§ **Data listing**
[start]
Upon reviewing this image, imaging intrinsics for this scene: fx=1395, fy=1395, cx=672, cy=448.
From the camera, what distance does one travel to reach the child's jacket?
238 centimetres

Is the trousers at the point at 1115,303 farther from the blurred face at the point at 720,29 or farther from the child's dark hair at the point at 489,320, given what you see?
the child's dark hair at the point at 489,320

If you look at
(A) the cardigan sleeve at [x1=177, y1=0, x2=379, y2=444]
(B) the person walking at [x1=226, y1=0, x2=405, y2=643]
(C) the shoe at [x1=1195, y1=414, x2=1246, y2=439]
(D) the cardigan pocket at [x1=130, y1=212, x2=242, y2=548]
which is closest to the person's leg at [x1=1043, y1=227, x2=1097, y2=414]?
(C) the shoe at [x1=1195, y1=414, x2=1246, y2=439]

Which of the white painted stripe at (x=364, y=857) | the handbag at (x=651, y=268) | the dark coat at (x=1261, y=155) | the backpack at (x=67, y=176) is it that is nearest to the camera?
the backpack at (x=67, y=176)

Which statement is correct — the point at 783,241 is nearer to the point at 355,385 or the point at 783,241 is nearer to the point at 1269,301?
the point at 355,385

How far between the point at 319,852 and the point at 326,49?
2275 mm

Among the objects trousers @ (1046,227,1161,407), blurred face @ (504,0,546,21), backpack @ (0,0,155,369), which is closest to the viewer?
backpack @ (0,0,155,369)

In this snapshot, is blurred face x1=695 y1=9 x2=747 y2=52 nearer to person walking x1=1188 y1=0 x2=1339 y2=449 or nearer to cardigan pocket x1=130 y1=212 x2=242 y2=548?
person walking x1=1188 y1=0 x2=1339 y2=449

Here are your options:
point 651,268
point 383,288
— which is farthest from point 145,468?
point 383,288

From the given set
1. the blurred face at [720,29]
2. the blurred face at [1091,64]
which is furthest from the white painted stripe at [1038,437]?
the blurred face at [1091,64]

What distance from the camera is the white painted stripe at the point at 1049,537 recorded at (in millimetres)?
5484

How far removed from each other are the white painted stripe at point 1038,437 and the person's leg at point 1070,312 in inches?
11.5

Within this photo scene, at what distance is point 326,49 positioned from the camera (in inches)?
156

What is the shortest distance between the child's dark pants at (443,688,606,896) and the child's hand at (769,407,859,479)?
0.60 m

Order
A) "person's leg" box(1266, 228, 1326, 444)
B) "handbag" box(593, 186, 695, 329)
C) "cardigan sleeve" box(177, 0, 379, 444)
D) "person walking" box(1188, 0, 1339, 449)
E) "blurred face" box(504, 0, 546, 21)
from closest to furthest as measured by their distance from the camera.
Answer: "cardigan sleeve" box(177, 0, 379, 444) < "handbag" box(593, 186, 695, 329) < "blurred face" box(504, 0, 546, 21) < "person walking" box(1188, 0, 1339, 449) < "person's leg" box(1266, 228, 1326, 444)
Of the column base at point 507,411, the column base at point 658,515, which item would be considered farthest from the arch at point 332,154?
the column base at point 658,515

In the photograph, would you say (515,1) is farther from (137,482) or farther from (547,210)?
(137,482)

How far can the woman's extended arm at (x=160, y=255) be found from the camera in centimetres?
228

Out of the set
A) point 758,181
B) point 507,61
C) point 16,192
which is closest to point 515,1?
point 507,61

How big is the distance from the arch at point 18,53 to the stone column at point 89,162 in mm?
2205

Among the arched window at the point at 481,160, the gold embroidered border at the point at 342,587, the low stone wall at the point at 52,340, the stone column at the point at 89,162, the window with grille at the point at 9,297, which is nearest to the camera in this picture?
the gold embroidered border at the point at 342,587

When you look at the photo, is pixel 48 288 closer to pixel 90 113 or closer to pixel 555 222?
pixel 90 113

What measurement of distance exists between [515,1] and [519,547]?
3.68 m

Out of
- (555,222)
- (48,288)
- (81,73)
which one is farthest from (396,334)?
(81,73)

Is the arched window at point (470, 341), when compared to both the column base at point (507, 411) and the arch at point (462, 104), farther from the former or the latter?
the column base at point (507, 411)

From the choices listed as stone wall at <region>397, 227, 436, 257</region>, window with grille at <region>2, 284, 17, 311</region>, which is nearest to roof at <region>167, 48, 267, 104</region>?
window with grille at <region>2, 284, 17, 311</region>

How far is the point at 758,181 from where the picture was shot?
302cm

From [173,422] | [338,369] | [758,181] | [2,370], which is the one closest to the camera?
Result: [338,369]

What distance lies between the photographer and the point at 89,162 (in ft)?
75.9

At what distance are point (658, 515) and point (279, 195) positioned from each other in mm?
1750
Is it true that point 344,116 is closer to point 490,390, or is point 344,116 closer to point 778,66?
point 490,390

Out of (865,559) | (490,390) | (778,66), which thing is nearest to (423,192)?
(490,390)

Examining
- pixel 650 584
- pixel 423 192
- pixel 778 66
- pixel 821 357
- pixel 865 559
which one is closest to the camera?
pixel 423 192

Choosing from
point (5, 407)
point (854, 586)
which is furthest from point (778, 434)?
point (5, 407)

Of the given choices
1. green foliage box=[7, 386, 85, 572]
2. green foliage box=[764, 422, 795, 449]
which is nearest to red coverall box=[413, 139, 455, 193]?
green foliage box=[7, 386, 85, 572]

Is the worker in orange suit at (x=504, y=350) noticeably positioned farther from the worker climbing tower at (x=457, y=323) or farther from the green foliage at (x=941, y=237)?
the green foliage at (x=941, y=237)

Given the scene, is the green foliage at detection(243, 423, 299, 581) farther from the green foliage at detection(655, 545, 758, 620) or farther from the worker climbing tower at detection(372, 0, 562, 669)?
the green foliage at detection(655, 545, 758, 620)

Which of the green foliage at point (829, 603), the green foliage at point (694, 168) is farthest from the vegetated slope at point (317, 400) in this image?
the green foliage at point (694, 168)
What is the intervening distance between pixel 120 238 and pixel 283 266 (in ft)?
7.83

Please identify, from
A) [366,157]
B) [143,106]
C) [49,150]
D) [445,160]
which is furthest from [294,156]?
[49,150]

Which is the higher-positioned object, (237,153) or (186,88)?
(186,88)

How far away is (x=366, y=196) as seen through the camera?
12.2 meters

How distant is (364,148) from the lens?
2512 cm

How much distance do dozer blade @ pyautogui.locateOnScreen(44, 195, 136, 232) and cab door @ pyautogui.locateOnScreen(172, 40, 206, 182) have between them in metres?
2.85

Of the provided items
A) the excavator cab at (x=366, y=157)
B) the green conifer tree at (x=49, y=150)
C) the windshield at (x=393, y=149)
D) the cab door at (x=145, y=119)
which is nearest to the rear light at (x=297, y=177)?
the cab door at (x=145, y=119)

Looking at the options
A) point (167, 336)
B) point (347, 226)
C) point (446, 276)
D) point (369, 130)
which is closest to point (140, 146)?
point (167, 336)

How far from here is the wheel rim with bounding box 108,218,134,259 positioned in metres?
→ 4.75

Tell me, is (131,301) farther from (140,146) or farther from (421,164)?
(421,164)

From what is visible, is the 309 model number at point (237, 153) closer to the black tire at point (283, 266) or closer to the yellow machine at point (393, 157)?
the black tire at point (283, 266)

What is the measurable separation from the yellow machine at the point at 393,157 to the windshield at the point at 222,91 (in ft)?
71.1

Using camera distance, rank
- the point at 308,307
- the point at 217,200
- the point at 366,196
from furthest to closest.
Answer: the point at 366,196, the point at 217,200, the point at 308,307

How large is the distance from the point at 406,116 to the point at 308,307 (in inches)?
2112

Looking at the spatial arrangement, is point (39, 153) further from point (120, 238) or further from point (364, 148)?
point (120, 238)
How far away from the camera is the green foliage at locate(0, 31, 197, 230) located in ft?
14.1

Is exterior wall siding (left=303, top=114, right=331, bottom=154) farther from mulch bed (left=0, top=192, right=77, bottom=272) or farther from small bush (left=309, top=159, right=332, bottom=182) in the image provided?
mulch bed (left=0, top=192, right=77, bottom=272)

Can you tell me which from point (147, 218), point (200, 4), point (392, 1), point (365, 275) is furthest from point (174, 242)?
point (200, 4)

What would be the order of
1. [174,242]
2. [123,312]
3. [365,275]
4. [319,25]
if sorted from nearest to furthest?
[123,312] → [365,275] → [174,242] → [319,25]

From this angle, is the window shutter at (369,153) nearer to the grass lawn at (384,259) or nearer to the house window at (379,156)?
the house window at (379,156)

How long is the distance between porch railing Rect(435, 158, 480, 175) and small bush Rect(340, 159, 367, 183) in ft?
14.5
[end]
§ **Directions**
Starting at the line that has "Tell me, is" and stopping after the last row, rename "small bush" to "shrub" wherever it occurs and leave everything else unchanged.

§ **Solution to the exercise**
Tell me, is (131,301) farther from (140,146) or farther from (421,164)?
(421,164)

From what is visible, is the 309 model number at point (237, 153) closer to the black tire at point (283, 266) or closer to the yellow machine at point (393, 157)?
the black tire at point (283, 266)

What is the measurable separation from the yellow machine at the point at 393,157 to the windshield at the point at 222,91 (in ft)?
71.1

Using camera distance, rank
- the point at 308,307
- the point at 217,200
- the point at 366,196
from furthest to closest.
Answer: the point at 366,196, the point at 217,200, the point at 308,307

How large is the distance from the point at 406,116 to the point at 308,307 (in inches)?
2112

Looking at the spatial arrangement, is point (39, 153) further from point (120, 238) or further from point (364, 148)?
point (120, 238)
How far away from the camera is the green foliage at locate(0, 31, 197, 230) located in ft?
14.1

Is exterior wall siding (left=303, top=114, right=331, bottom=154) farther from mulch bed (left=0, top=192, right=77, bottom=272) or farther from shrub (left=309, top=159, right=332, bottom=182) in the image provided?
mulch bed (left=0, top=192, right=77, bottom=272)

Can you tell me which from point (147, 218), point (200, 4), point (392, 1), point (365, 275) is furthest from point (174, 242)?
point (200, 4)

What would be the order of
1. [174,242]
2. [123,312]
3. [365,275]
4. [319,25]
if sorted from nearest to furthest?
[123,312] → [365,275] → [174,242] → [319,25]

From this angle, is the window shutter at (369,153) nearer to the grass lawn at (384,259) or nearer to the house window at (379,156)?
the house window at (379,156)

How long is the distance between porch railing Rect(435, 158, 480, 175) and shrub Rect(340, 159, 367, 183) in ft?
14.5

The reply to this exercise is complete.